A rezoning application for one of the largest remaining undeveloped tracts of land in Leesburg arrived before the Town Council for its review this week.
Prior to opening the public hearing Tuesday night, Mayor David Butler made it clear that the applicant, developer of the proposed Crescent Parke, should not expect a quick decision. He pointed to the council’s rules of procedure.
“Complex or controversial land use items, and I think this [application] applies to both, scheduled on the agenda for public hearing will be placed on the work session agenda,” at the subsequent set of council meetings, he said.
That would bring the rezoning application before the council at its June 13 work session, with a potential vote at the meeting the following evening.
The application seeks approval for 198 townhouses, 96 stacked townhouses and 96 multifamily dwelling units. Nonresidential uses would include a maximum of 110,550 square feet of office space, 137,175 square feet of retail, an area for a future hotel, and a 2,000-square-foot community room. The 53-acre site stretches from the terminus of Gateway Drive to Davis Drive along the edge of the Leesburg Bypass. The land assemblage also includes the Olde Izaak Walton Park, land currently leased by the town but which developer Lansdowne Development Group would donate to the town.
Tuesday, the public was given its first chance before the council to offer its feedback on the rezoning, and many urged caution or restraint in approving major facets of the project. Vanderbilt Terrace resident Doris Darnes pointed to the Planning Commission’s lengthy review of the application, which stretched into the months, with the applicant at one time taking some weeks to integrate recommended changes. Ultimately, the commission passed the application to the council with no recommendation, when a majority could not be found to support approval.

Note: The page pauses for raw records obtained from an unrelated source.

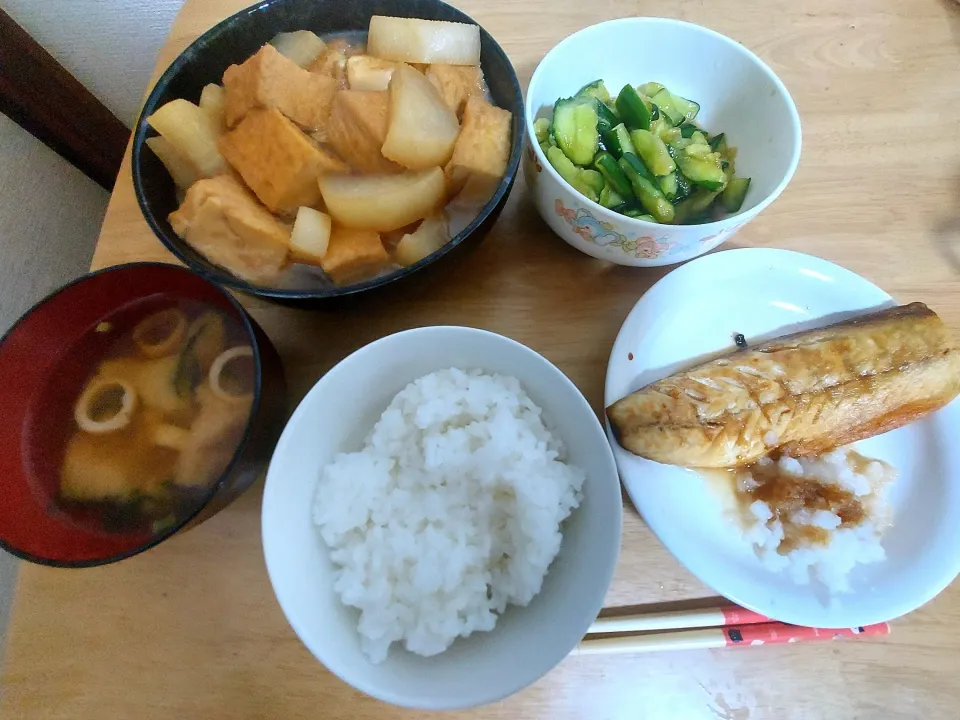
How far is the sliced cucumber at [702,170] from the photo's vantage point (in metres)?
0.99

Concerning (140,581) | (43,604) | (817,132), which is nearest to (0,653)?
(43,604)

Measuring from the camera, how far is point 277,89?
88 centimetres

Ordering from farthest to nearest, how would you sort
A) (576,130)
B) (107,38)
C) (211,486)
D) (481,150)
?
(107,38), (576,130), (481,150), (211,486)

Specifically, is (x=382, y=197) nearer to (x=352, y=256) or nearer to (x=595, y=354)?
(x=352, y=256)

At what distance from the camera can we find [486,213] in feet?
2.73

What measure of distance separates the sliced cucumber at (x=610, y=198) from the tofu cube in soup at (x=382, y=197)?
0.27 m

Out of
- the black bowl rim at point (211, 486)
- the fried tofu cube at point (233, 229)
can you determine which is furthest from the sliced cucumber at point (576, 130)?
the black bowl rim at point (211, 486)

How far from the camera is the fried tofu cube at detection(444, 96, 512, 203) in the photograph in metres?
0.86

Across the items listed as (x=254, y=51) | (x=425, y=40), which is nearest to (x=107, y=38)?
(x=254, y=51)

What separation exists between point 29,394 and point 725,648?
3.67 feet

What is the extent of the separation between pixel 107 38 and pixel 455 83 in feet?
5.00

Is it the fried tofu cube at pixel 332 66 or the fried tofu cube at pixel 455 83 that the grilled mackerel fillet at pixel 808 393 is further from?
the fried tofu cube at pixel 332 66

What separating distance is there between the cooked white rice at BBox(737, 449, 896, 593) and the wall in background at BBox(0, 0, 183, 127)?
2.07m

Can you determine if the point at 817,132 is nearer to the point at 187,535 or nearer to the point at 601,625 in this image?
the point at 601,625
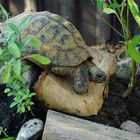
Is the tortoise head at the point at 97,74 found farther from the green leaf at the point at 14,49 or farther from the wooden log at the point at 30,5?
the wooden log at the point at 30,5

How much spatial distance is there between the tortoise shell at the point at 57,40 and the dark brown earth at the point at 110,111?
0.70 feet

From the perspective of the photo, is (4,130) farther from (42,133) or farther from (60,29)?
(60,29)

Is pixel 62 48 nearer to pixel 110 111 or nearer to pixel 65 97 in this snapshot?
pixel 65 97

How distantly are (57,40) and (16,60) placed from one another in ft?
1.14

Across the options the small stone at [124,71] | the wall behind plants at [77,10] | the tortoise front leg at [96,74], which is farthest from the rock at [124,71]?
the wall behind plants at [77,10]

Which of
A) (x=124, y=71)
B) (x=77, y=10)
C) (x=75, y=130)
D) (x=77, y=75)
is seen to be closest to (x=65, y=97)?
(x=77, y=75)

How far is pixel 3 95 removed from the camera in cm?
169

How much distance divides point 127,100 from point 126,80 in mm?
175

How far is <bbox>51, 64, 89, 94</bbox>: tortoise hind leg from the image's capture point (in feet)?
5.43

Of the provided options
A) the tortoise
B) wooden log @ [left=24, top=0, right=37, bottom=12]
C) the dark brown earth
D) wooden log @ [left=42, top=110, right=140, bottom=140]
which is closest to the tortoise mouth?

“Please heed the advice of the Leesburg Planning Commission,” Darnes said. “Don’t be swayed by myriad proffers from developers. Do what’s best for the Town of Leesburg.”
Neighbors like Darnes are concerned about the impact of the development on local traffic, the further loss of green space and the lack of a sufficient buffer between the property and its neighbors, not to mention Rt. 15 and land reserved for a future extension of the Dulles Greenway.
Bettina Guerre, also of Vanderbilt Terrace, questioned why the council would approve such an application with so many drawbacks.
“Shouldn’t we be more concerned with saving green space,” she questioned. “We need to keep Leesburg historic and charming and preserve the remaining green space for residents, wildlife and future generations.”
But Christine Gleckner, an attorney for Walsh Colucci representing the applicant, pointed to all the applicant has promised the town in terms of proffers to offset its impacts. In addition to the donation of Olde Izaak Walton Park, the applicant is pledging $9 million up front for the construction of a Davis Avenue road extension to Gateway Drive, including the construction of a bridge over Tuscarora Creek. This is in addition to $6.5 million in cash contributions, representing a contribution of more than $17,000 per residential unit.
“We’re presenting to you the idea that Crescent Parke is a well thought out, mixed-use community to enhance this end of the Crescent District and serve as a catalyst for development nearby,” she said.
But while the town’s own planning and zoning staff has concluded that the application is “technically compatible” with Leesburg’s zoning requirements, senior planner Michael Watkins said they are not swayed that it is the type of development envisioned when the Crescent District Master Plan was drawn up years ago.
“Staff does not agree that the application implements the intent of the Crescent District,” he said.